Smirking with those delicious pink lips, Lucas leaned forward and tilted his head. “And you, of course. I can’t wait to take pictures of you.”

Ryder gave him a flat look, fighting the urge to smile with everything he had.

Lucas burst out laughing. “You’re fun to tease,” he said.

“The fun works for a very limited audience,” Ryder muttered. Flirting was dangerous. Friendly was manageable, but keeping things professional would be easier. If he met Lucas at a club, he’d hit on him, hook up, and move on like he usually did. He couldn’t let sex get involved when he had to work with him on this calendar project. It would make things complicated, and he didn’t have time or energy for that… no matter how much the smile on those pink lips made him want to.

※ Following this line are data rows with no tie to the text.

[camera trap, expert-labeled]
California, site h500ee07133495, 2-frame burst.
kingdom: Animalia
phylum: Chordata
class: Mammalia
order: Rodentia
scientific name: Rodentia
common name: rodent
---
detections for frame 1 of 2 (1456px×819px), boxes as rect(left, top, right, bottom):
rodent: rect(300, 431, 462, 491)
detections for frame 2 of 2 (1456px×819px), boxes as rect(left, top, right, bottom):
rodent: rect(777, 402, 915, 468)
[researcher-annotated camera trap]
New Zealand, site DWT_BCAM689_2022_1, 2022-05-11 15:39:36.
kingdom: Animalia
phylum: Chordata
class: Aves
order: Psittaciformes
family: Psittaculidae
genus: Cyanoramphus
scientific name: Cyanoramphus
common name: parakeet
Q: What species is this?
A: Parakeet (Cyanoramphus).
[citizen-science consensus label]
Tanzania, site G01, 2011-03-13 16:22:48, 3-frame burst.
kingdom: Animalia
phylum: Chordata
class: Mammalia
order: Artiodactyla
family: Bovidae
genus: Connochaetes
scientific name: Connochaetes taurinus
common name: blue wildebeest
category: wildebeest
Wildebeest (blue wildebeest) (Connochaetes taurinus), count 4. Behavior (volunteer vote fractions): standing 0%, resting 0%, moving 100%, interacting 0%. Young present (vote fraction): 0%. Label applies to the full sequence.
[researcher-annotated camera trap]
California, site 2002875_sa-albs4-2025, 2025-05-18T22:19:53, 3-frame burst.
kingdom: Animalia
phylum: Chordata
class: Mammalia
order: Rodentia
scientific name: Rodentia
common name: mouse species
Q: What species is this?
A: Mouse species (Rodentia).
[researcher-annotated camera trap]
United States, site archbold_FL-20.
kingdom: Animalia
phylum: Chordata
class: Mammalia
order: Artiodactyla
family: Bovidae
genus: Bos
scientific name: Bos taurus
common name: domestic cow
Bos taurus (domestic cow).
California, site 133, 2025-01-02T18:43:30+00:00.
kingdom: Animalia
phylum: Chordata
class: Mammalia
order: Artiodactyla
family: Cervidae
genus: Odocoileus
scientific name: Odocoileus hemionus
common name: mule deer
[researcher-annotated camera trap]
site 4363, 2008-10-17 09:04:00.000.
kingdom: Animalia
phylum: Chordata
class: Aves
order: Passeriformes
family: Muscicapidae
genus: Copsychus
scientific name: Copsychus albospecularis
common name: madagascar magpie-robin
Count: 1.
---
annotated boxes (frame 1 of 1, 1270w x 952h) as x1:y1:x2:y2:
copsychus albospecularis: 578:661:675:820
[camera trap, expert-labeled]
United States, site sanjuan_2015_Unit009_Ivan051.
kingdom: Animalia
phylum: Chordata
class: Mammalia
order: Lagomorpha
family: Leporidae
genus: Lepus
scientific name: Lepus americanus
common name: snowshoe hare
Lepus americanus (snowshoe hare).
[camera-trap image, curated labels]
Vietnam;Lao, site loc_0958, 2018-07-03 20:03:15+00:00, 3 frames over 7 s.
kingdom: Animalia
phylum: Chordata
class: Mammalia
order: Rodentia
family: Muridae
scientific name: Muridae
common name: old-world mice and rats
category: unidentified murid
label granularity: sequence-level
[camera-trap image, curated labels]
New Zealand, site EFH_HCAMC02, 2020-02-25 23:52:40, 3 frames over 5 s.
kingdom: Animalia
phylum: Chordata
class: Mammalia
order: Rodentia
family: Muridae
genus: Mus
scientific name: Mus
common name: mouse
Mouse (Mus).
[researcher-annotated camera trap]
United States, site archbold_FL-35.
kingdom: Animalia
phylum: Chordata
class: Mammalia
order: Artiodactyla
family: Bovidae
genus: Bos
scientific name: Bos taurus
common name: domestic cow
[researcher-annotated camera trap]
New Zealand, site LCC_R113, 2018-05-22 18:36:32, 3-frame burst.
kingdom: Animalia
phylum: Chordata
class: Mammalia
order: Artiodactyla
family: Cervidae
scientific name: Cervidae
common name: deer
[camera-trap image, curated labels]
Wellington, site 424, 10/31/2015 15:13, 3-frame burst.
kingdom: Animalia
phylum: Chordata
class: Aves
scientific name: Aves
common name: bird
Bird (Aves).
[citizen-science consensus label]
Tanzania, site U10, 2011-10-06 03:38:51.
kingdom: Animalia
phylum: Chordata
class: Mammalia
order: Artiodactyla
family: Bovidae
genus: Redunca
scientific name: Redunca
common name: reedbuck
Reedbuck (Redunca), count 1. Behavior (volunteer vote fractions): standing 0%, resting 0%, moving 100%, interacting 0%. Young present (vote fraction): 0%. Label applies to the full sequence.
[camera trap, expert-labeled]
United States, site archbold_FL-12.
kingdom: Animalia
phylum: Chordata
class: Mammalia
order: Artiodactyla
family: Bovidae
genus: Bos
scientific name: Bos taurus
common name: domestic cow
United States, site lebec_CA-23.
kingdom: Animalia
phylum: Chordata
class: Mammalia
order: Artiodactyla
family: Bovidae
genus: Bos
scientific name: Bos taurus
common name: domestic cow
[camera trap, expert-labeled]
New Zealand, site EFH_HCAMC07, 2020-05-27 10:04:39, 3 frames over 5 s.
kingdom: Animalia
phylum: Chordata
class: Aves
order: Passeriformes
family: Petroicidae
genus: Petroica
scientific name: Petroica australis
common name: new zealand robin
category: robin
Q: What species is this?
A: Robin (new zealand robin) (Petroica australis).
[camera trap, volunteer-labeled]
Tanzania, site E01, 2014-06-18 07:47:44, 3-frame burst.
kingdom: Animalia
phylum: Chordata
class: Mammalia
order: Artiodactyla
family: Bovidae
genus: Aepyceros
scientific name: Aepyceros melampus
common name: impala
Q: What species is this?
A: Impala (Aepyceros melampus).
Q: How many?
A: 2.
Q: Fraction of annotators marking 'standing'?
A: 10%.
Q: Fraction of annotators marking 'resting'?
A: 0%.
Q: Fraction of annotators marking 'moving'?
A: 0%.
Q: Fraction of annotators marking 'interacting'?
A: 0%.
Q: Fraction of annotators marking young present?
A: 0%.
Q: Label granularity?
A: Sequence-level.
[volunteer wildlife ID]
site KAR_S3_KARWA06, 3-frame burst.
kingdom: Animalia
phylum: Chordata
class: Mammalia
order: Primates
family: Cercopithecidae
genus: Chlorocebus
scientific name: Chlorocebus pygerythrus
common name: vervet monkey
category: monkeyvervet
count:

When their eyes met that time, whatever dark gleam Lucas tried to hide before had disappeared. “Well,” he said quietly, “Lucky me.”

***

A few days later, Ryder stood outside a small ranch house where an electric heater had charred some of the curtains. The fire department put things out quickly, and no one got injured. Ryder and his ambulance partner, Eva, were on standby just in case anyone started coughing up smoke or tripped on their way out of the house.